In attesa di trovare una collocazione definitiva per gli smartglasses, le aziende del settore vanno alla ricerca di nicchie di mercato limitate dove sperimentare innovazioni e testare gli ultimi modelli. In occasione del CES 2026, RayNeo punta decisa sull’intrattenimento, e sul cinema in particolare, raccogliendo nel progetto Air 4 Pro il meglio della tecnologia attuale.

Dalla qualità visiva di smartglasses per la realtà virtuale all’audio, tutto è infatti studiato per un maggiore coinvolgimento durante la visione di filmati, aumentando al tempo stesso anche la libertà sul dove fruirne.

A dispetto delle forme, RayNeo Air 4 Pro svolge in realtà più il ruolo di visore, superandone però i limiti in termini di ingombro, peso e praticità e sfruttando le vaste competenze TCL.

Audio e video a prova di cinefilia

Per raggiungere l’obiettivo, il progetto è partito dallo standard HDR10, attualmente il più diffuso per l’High Dynamic Range, vale a dire immagini vivide con un miliardo di colori  e contrasto superiore rispetto ai precedenti standard, grazie alla codifica a 10 bit, utilizzando impostazioni uguali per tutto il video.

Per ottenere questo risultato, la scelta è ricaduta su due componenti essenziali. Prima di tutto, il chip Vision 4000 in versione personalizzata, per contare su tutta la potenza necessaria a elaborare video e audio alla necessaria velocità. Affiancato da un sistema audio integrato di produzione Bang & Olufsen, garanzia di affidabilità e qualità.

Visioni praticamente uniche

In questo modo, i RayNeo Air 4 Pro potranno ambire a smartglasses in grado di raggiungere un livello di coinvolgimento dell’utente difficile da ottenere con altre soluzioni, dalla visione classica in sala di proiezione o in casa, ma anche ai meno pratici visori.

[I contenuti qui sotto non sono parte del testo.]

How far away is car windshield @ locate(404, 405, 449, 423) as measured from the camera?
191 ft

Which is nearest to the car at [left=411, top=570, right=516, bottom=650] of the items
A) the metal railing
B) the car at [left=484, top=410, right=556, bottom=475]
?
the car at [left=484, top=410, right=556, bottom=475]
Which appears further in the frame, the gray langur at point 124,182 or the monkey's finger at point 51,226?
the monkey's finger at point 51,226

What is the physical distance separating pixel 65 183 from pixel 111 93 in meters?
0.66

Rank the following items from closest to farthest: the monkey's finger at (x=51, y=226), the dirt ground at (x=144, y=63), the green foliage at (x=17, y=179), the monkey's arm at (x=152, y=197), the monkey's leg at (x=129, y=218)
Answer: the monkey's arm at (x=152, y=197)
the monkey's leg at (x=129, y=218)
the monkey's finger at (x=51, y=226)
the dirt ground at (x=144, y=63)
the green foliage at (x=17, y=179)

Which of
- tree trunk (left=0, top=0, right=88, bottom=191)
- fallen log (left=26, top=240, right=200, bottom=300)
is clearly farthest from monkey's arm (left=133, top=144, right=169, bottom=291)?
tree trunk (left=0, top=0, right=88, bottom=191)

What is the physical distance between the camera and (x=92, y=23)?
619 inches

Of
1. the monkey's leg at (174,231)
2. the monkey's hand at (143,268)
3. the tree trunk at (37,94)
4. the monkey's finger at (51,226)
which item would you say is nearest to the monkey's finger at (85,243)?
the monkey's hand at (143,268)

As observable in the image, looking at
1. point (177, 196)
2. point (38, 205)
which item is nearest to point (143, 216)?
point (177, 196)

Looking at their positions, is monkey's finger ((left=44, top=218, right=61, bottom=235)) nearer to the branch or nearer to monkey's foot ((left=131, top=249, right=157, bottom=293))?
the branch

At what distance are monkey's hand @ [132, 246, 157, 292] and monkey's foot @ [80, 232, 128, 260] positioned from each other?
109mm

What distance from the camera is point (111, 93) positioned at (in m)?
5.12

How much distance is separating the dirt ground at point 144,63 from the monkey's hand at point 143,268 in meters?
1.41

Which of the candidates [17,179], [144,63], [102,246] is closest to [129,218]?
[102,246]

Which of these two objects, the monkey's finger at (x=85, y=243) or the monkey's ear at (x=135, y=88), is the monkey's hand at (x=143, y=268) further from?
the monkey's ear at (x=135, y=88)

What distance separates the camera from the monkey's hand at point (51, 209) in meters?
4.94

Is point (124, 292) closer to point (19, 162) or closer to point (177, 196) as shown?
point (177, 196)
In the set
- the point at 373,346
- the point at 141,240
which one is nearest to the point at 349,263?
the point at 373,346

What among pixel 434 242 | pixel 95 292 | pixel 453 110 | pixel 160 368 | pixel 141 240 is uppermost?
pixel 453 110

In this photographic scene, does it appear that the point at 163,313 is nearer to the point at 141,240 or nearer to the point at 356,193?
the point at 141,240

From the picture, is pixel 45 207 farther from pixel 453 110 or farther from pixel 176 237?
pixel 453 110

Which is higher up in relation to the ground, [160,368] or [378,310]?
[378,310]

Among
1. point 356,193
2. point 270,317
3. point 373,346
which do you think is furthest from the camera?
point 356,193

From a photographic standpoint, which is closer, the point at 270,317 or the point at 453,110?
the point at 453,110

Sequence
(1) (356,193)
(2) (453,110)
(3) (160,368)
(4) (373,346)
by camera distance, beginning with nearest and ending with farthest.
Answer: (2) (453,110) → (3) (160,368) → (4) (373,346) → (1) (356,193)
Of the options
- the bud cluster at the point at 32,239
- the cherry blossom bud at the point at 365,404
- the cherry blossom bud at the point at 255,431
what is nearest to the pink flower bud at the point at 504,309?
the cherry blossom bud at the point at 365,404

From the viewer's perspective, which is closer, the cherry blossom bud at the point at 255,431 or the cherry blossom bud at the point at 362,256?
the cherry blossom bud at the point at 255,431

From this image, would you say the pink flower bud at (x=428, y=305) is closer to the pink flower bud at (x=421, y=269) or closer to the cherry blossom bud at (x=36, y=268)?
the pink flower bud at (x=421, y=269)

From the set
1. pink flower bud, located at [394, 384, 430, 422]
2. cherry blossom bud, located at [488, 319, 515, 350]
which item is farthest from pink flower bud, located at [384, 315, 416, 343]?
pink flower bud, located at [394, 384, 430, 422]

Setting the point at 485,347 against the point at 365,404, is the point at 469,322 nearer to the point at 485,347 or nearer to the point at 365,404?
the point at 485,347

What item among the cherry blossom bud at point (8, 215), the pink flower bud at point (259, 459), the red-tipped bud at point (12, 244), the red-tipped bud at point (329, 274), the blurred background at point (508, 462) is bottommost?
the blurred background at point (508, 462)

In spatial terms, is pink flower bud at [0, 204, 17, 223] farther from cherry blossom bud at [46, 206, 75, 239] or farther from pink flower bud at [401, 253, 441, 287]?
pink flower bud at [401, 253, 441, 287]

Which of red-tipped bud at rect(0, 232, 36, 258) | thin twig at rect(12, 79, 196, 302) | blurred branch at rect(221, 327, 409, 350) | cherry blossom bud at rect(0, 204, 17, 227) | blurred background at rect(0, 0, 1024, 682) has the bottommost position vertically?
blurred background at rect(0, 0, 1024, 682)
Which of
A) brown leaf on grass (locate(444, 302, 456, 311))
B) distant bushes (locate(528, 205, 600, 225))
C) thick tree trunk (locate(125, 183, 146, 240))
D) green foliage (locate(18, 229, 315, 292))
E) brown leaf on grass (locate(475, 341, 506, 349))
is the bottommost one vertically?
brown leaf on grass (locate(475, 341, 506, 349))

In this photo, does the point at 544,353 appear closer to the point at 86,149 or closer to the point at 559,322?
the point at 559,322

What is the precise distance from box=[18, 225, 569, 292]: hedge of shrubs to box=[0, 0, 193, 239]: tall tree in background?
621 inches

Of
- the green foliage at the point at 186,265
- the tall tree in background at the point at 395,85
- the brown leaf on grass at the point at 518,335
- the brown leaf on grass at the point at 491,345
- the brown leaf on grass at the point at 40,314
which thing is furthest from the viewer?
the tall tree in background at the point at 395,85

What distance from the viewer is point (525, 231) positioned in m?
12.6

In più, con una libertà d’azione in grado di soddisfare gli appassionati di cinema più esigenti. Gli smartglasses si possono infatti collegare via USB-C a PC, smartphone e console per videogame. Con la possibilità di sfruttare contenuti in 3D o in realtà virtuale.

Anche se le forme possono non apparire tra le più moderne, bisogna tenere presente la destinazione d’uso. Non si parla di smartglasses destinati a un ancora poco probabile uso regolare, ma realizzati per uno scopo preciso, in situazioni statiche, dove più delle dimensioni conta l’ergonomia.

Il tutto, in un peso importante ma non eccessivo di 76 grammi, per avere sempre a portata di mano l’equivalente di uno schermo da 201” visto a sei metri di distanza.